Não, definitivamente
a luta do socialismo é bem mais. Não é apenas para a satisfação do estômago,
mas, também, do coração. A sua luta é para a criação de um novo homem, de uma
nova sociedade em que nela não há indivíduos usufruindo privilégios que outros
não gozam. Uma sociedade novíssima onde ninguém tem o produto do seu trabalho
usufruído por quem não o produziu. O indivíduo produz para além de suas
necessidades gerando excedente? Mas este excedente não pode ser apropriado por
quem não o produziu, mas ajuntado a todos os outros excedentes e coletivamente
se decidindo a sua aplicação. É como os excedentes das águas
dos rios que levados pelo vento são distribuídos para o bem de todos em forma
de chuva.
Lúcio Junior
Espírito Santo. Então você estaria afirmando que uma terceira via
é capaz de satisfazer o trabalhador, não, porém, a pessoa humana do trabalhador
que não se reduz só ao material, mas transcende-o, de modo que somente a libertação
para satisfazer a sua alma? Enquanto a libertação não vem nada deixa sua alma
aquietada, nem mesmo uma terceira via cuja economia capitalista gera um bem
estar social como o alcançado no socialismo?
Adamir Gerson.
Ora, é um fato que o socialismo tem aspectos e ingredientes materialistas, mas
a sua essência sublime, o que mantém a sua perenidade, a sua eternidade, com
certeza pertence ao campo do espiritualismo. Os marxistas precisam compreender
isto; que a luta pelo material é um meio e não um fim. Pertence ao imediato. Ao
urgente, inadiável. Mas satisfeito o material é então que de fato se manifesta
a necessidade da construção do socialismo. E é neste momento que surge um
espaço que clama pela terceira via. A ser efetivada entre o socialismo e o cristianismo.

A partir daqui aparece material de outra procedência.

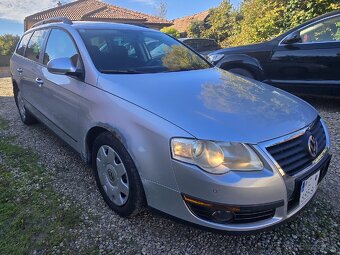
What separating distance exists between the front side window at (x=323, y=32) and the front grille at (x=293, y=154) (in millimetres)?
3286

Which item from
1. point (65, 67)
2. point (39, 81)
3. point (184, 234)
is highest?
point (65, 67)

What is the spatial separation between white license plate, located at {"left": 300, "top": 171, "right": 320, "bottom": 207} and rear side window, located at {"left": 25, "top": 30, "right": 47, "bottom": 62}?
3.30 m

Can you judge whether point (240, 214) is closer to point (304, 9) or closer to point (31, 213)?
point (31, 213)

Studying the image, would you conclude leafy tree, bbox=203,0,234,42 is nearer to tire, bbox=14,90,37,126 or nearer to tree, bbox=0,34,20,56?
tree, bbox=0,34,20,56

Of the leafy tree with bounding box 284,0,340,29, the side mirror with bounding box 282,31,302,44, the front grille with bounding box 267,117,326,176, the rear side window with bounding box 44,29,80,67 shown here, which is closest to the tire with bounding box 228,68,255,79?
the side mirror with bounding box 282,31,302,44

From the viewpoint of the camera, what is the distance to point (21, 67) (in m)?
4.29

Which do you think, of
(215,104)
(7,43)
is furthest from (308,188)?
(7,43)

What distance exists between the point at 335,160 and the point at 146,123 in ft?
8.09

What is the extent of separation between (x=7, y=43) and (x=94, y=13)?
22.9ft

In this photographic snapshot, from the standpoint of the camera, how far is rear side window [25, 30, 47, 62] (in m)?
3.79

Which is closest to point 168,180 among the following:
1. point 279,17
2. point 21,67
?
point 21,67

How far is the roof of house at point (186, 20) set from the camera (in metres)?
25.5

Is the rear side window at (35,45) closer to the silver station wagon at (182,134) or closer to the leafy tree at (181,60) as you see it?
the silver station wagon at (182,134)

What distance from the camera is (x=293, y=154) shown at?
1.98 metres
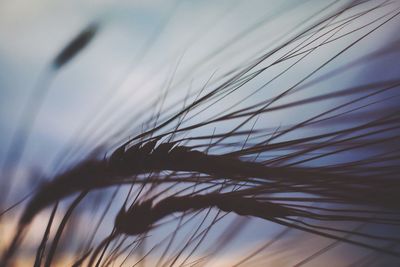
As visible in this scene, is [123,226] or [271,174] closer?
[271,174]

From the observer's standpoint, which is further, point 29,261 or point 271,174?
point 29,261

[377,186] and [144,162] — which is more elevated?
[144,162]

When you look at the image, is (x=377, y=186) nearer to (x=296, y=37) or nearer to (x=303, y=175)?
(x=303, y=175)

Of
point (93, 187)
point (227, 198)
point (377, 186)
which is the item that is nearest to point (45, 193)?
point (93, 187)

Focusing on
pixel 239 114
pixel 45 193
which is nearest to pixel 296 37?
pixel 239 114

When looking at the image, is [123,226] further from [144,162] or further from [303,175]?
[303,175]

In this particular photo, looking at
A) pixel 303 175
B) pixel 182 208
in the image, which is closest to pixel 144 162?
pixel 182 208

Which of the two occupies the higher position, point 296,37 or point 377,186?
point 296,37

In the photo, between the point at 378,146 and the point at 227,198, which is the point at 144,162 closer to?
the point at 227,198
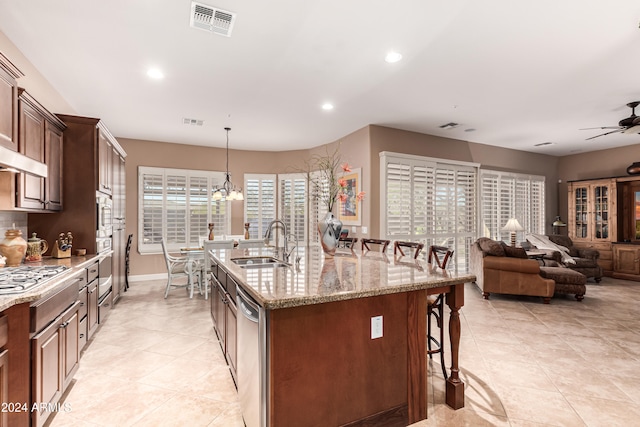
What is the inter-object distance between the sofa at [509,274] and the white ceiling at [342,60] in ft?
6.97

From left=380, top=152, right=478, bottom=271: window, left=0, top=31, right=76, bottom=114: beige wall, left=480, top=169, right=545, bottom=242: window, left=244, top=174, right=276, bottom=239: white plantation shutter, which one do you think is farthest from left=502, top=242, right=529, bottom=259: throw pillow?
left=0, top=31, right=76, bottom=114: beige wall

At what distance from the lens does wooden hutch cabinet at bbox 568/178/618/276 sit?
6645mm

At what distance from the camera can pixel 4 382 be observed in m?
1.59

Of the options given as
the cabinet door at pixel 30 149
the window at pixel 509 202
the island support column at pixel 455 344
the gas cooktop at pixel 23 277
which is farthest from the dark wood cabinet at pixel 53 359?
the window at pixel 509 202

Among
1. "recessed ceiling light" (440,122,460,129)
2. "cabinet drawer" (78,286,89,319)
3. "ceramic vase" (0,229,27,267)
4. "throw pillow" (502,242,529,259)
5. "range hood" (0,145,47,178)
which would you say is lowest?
"cabinet drawer" (78,286,89,319)

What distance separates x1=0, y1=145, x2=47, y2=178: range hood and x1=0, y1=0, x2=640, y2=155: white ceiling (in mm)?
1149

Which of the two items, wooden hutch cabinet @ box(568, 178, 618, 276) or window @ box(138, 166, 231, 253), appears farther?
wooden hutch cabinet @ box(568, 178, 618, 276)

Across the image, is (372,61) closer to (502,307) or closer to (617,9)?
(617,9)

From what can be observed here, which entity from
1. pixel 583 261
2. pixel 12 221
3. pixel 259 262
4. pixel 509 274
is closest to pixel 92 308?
pixel 12 221

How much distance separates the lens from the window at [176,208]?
630cm

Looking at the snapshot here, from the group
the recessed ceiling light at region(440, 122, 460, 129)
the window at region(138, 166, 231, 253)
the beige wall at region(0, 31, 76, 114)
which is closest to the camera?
the beige wall at region(0, 31, 76, 114)

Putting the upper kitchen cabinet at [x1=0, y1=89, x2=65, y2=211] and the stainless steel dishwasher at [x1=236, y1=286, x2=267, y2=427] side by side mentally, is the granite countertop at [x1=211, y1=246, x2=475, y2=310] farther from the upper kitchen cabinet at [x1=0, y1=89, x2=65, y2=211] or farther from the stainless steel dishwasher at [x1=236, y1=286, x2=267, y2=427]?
the upper kitchen cabinet at [x1=0, y1=89, x2=65, y2=211]

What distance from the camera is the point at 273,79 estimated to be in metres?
3.59

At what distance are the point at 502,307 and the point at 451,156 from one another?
3.05 meters
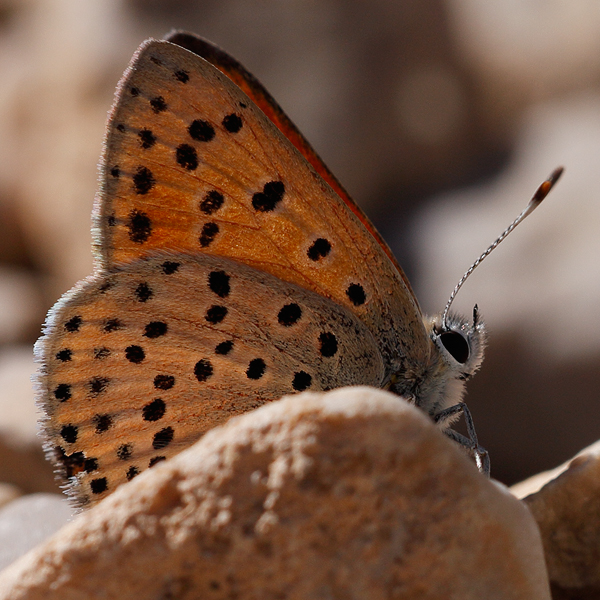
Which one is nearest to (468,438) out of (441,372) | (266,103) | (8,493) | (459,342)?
(441,372)

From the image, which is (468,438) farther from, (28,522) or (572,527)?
(28,522)

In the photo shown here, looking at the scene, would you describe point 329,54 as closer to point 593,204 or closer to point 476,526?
point 593,204

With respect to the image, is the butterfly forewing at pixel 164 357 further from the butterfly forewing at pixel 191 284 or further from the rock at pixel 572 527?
the rock at pixel 572 527

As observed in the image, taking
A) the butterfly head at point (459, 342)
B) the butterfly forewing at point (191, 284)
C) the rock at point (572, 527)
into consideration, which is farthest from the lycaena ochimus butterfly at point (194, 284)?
the rock at point (572, 527)

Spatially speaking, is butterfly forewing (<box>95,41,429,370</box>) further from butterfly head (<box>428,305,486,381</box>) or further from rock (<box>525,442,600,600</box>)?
rock (<box>525,442,600,600</box>)

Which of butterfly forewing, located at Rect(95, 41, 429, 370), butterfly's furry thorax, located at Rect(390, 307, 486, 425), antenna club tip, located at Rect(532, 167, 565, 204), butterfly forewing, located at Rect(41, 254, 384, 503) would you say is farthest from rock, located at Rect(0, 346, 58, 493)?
antenna club tip, located at Rect(532, 167, 565, 204)

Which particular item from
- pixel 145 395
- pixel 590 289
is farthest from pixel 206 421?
pixel 590 289
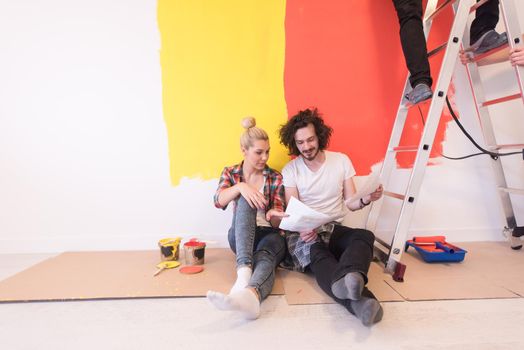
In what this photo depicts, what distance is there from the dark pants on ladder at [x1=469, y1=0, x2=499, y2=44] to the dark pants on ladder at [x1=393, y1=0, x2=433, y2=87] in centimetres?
39

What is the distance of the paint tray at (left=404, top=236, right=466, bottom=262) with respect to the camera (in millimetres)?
1423

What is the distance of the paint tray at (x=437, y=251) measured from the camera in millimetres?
1423

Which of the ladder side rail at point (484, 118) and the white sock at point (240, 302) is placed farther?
the ladder side rail at point (484, 118)

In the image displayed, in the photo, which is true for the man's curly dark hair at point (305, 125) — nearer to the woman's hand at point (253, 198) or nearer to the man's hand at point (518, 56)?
the woman's hand at point (253, 198)

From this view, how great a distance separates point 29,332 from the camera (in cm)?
90

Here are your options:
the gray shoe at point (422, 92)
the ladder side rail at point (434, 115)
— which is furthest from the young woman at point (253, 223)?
the gray shoe at point (422, 92)

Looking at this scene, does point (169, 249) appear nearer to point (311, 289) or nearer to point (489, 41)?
point (311, 289)

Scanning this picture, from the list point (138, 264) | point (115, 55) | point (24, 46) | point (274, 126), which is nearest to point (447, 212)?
point (274, 126)

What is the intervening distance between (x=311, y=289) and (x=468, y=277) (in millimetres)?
689

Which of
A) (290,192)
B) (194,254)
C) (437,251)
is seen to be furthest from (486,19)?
(194,254)

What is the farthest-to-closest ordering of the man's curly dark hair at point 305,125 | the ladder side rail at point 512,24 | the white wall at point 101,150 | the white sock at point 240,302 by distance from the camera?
the white wall at point 101,150 < the man's curly dark hair at point 305,125 < the ladder side rail at point 512,24 < the white sock at point 240,302

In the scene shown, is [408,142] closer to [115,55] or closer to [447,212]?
[447,212]

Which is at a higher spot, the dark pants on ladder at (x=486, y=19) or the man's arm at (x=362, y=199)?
the dark pants on ladder at (x=486, y=19)

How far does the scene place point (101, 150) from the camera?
68.6 inches
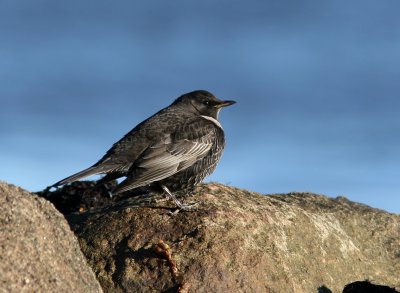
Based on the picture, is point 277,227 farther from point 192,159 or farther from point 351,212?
point 351,212

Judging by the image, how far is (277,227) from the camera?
854 centimetres

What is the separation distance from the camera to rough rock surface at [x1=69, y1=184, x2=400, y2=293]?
7.46 m

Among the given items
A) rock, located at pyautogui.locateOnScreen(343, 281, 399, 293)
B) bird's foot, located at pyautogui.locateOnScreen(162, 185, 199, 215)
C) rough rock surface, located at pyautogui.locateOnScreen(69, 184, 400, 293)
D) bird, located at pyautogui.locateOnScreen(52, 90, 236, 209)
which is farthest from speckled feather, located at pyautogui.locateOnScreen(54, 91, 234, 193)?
rock, located at pyautogui.locateOnScreen(343, 281, 399, 293)

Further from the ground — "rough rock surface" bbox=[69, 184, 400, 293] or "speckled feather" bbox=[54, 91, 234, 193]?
"speckled feather" bbox=[54, 91, 234, 193]

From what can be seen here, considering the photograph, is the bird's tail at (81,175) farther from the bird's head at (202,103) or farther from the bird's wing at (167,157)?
the bird's head at (202,103)

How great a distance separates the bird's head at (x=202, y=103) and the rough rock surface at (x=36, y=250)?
468cm

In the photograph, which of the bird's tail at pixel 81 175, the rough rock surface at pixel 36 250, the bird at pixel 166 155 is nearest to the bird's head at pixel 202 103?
the bird at pixel 166 155

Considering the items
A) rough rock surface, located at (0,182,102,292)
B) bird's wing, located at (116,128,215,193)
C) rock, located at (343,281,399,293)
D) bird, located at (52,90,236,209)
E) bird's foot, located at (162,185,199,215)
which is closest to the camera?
rough rock surface, located at (0,182,102,292)

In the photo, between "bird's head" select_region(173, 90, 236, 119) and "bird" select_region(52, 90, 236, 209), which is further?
"bird's head" select_region(173, 90, 236, 119)

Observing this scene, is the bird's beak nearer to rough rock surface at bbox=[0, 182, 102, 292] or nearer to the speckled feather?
the speckled feather

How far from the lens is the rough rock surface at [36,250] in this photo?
5.62 meters

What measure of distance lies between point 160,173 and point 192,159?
0.65 meters

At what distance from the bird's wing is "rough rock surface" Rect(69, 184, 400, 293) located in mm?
392

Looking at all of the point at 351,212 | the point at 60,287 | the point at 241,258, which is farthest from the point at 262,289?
the point at 351,212
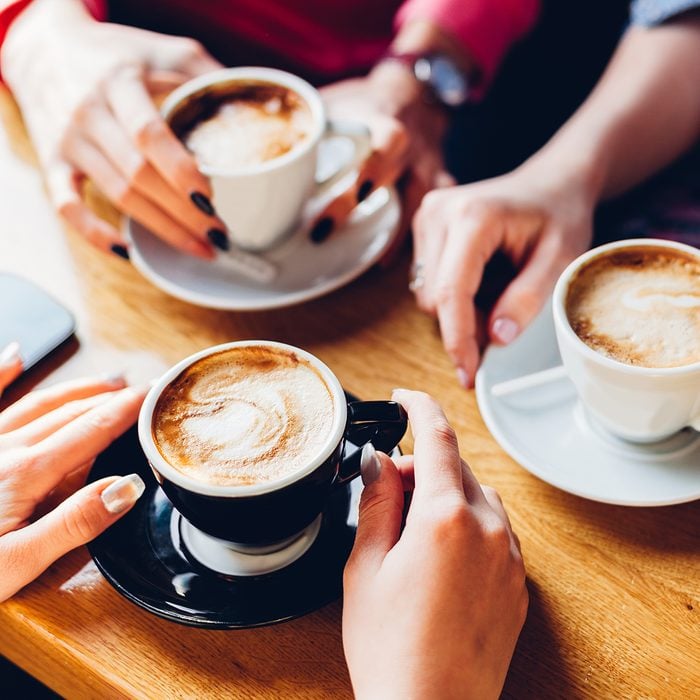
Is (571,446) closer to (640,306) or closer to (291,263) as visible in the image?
(640,306)

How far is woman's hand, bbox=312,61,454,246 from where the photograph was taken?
104 cm

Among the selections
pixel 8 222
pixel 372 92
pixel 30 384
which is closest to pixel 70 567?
pixel 30 384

De modo que não nego que possa haver uma terceira via. Mas entre socialismo e
cristianismo. Se o socialismo não satisfaz totalmente não se busca a sua
completeza em aspectos do capitalismo, que não vai acrescentar nada, mas no
cristianismo. Pior ainda, se o capitalismo não satisfaz não se busca a sua
correção no socialismo porque nada no socialismo corrige o capitalismo.
Destarte, uma terceira via assim não subtrai a liberdade que há no socialismo,
e não subtrai o desejo de ser para o próximo dos cristãos. Uma terceira via
assim tem o poder de sepultar definitivamente o capitalismo e dar a vitória
definitiva ao socialismo, porque agora ela produz uma soma, entre os
condicionamentos de um Estado socialista e os condicionamentos da fé cristã, que
são idênticos, para o próximo. Em uma palavra, a essência da liberdade no
capitalismo é ser para si, ao passo que no socialismo, se para outrem. E uma
liberdade assim, para outrem, é também para si; no entanto uma liberdade para
si não necessariamente é para outrem. E se não é para outrem não
necessariamente é para si, como acontece nas revoluções com as suas
expropriações.
E o que você falou
acima, de que talvez para Adamir Gerson o socialismo não se reduz só ao
materialismo, mas em última instância é uma construção espiritual, ora, para
que isto venha ser uma realidade, um socialismo assim que satisfaz as
necessidades do estômago e as do coração, volto a dizer é na junção do
socialismo com o cristianismo que um socialismo assim, completamente
espiritualizado, começa a se manifestar. Completamente despotencializado do
pecado original, toda a sua tendência é para o bem, para servir.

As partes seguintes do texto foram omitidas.